Stated exercise
Edit the data below by changing every "cone-shaped" to "pointed", and leave everything else untouched.

Rows from a spatial reasoning dataset
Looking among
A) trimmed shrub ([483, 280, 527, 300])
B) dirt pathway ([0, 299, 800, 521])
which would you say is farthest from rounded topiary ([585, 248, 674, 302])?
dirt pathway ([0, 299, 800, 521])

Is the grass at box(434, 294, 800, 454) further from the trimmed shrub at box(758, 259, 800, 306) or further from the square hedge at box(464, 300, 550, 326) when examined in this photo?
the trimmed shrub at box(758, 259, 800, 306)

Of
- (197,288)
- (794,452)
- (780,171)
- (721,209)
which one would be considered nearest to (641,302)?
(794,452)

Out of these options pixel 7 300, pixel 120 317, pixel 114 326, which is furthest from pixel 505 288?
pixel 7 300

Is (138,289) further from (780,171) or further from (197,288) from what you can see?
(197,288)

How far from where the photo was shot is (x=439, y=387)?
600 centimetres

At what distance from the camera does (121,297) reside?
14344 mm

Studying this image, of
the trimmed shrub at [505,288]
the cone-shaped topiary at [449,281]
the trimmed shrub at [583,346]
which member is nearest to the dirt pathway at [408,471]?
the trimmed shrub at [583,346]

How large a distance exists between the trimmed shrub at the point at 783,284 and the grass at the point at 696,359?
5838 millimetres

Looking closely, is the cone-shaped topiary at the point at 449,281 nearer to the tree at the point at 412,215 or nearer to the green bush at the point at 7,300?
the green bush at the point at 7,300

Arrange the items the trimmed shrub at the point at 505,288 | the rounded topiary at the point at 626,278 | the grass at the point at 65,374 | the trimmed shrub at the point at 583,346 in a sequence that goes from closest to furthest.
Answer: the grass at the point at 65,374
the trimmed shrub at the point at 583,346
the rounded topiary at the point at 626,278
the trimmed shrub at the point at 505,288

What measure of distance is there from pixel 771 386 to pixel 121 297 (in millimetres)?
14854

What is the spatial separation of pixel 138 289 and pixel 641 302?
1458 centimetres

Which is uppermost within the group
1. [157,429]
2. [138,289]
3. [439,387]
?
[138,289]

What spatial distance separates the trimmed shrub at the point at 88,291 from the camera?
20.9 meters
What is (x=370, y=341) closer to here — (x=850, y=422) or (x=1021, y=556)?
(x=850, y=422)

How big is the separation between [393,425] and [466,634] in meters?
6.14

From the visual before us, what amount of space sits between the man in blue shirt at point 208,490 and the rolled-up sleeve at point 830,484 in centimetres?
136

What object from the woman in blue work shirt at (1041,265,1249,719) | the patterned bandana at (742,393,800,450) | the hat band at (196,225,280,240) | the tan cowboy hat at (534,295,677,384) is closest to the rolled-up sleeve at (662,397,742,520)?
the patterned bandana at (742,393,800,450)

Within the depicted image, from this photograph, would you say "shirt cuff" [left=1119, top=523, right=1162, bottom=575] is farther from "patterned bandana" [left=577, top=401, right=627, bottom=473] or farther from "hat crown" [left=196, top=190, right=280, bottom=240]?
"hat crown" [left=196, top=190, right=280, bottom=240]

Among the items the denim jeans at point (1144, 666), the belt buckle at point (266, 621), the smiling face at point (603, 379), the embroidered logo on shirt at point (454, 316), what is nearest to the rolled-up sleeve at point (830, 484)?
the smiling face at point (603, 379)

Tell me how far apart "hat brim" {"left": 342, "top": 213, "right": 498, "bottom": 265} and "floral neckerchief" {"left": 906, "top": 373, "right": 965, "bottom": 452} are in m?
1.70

Answer for the task
Looking among
A) trimmed shrub ([483, 280, 527, 300])
B) dirt pathway ([0, 299, 800, 521])
which would you say is farthest from rounded topiary ([585, 248, 674, 302])?
dirt pathway ([0, 299, 800, 521])

Is the grass at box(434, 294, 800, 454) further from the trimmed shrub at box(758, 259, 800, 306) or further from the square hedge at box(464, 300, 550, 326) when examined in this photo?
the trimmed shrub at box(758, 259, 800, 306)

Of
- (197,288)
- (794,452)
- (780,171)
- (721,209)
which one would be considered nearest to (641,302)?
(794,452)

Out of these options pixel 7 300, pixel 120 317, pixel 114 326, which is furthest from pixel 505 288?
pixel 7 300

Is (138,289) further from (780,171) or further from (197,288) from what you can see?
(197,288)

How far from where the photo was shot is (x=439, y=387)?
600 centimetres

At what distance from the camera does (121,297) reside?
14344 mm

Studying this image, of
the trimmed shrub at [505,288]
the pointed topiary at [449,281]
the trimmed shrub at [583,346]
which member is nearest to the dirt pathway at [408,471]?
the trimmed shrub at [583,346]

How large a distance exists between the trimmed shrub at the point at 783,284 and the grass at the point at 696,359?
5838 millimetres

Looking closely, is the pointed topiary at the point at 449,281 nearer to the tree at the point at 412,215 or nearer to the green bush at the point at 7,300?
the green bush at the point at 7,300

Arrange the items the trimmed shrub at the point at 505,288 | the rounded topiary at the point at 626,278 | the grass at the point at 65,374 | the trimmed shrub at the point at 583,346 in a sequence that goes from closest to furthest.
Answer: the grass at the point at 65,374
the trimmed shrub at the point at 583,346
the rounded topiary at the point at 626,278
the trimmed shrub at the point at 505,288

What measure of distance is there from pixel 771 386 to pixel 121 297 (in millimetres)?
14854

What is the spatial separation of pixel 138 289 and pixel 641 302?
1458 centimetres

Which is uppermost within the group
1. [157,429]
2. [138,289]
3. [439,387]
?
[138,289]

What spatial distance separates the trimmed shrub at the point at 88,291 from the camera?
20.9 meters
What is (x=370, y=341) closer to here — (x=850, y=422) or (x=1021, y=556)?
(x=850, y=422)

How big is the separation between [393,425] and [466,634] in meters?
6.14

From the visual before us, what amount of space sits between the man in blue shirt at point 208,490 and the rolled-up sleeve at point 830,484 in centimetres?
136

What object from the woman in blue work shirt at (1041,265,1249,719) | the patterned bandana at (742,393,800,450) | the hat band at (196,225,280,240) | the tan cowboy hat at (534,295,677,384) is closest to the rolled-up sleeve at (662,397,742,520)?
the patterned bandana at (742,393,800,450)

Within the depicted image, from this photograph, would you say "shirt cuff" [left=1119, top=523, right=1162, bottom=575] is farther from "patterned bandana" [left=577, top=401, right=627, bottom=473] or farther from "hat crown" [left=196, top=190, right=280, bottom=240]?
"hat crown" [left=196, top=190, right=280, bottom=240]

Among the items the denim jeans at point (1144, 666), the belt buckle at point (266, 621), the smiling face at point (603, 379), the embroidered logo on shirt at point (454, 316), what is nearest to the rolled-up sleeve at point (830, 484)?
the smiling face at point (603, 379)

Tell me how far apart "hat brim" {"left": 342, "top": 213, "right": 498, "bottom": 265} and "floral neckerchief" {"left": 906, "top": 373, "right": 965, "bottom": 452} are in m?
1.70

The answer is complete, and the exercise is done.